## Record set
<<<<

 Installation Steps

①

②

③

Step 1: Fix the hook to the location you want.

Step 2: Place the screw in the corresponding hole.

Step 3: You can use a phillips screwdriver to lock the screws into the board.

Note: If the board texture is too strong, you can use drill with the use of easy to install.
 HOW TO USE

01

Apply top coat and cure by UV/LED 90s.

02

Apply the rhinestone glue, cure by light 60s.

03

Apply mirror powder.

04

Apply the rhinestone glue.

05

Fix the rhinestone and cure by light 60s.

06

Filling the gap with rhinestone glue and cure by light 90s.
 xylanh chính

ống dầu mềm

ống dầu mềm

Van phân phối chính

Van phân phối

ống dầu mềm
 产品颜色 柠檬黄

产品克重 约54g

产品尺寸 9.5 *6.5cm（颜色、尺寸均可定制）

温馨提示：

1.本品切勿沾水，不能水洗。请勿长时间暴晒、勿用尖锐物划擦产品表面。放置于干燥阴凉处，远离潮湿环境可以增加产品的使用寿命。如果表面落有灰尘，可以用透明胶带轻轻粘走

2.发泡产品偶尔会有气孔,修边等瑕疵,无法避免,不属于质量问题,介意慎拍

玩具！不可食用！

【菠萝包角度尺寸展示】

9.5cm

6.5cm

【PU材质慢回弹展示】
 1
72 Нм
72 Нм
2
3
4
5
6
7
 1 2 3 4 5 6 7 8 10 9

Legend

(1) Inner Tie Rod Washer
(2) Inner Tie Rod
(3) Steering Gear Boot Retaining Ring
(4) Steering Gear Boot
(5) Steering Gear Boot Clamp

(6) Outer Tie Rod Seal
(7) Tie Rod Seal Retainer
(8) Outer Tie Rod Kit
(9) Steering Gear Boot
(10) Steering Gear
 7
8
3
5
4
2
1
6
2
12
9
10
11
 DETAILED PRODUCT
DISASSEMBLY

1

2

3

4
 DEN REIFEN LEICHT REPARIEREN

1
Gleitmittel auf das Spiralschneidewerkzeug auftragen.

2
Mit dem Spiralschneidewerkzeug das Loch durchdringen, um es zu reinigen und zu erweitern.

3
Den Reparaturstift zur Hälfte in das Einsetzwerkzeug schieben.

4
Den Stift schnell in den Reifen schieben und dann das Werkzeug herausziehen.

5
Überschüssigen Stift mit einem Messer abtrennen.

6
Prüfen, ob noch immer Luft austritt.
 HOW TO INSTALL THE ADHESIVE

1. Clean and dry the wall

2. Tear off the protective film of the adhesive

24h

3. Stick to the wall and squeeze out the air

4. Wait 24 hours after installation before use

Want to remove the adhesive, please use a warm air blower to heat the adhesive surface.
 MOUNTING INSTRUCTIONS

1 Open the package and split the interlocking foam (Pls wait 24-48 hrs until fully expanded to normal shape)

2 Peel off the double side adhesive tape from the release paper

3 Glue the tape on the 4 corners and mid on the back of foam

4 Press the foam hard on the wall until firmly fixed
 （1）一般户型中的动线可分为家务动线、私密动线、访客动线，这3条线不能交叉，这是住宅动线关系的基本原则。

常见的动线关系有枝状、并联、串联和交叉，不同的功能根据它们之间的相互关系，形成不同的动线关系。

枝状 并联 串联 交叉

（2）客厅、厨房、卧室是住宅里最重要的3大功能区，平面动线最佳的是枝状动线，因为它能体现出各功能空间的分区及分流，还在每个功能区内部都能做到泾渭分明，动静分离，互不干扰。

>>>>

## Your assignment
Go over the listing above and copy out each line that includes "light".

## Response box
Apply the rhinestone glue, cure by light 60s.
Fix the rhinestone and cure by light 60s.
Filling the gap with rhinestone glue and cure by light 90s.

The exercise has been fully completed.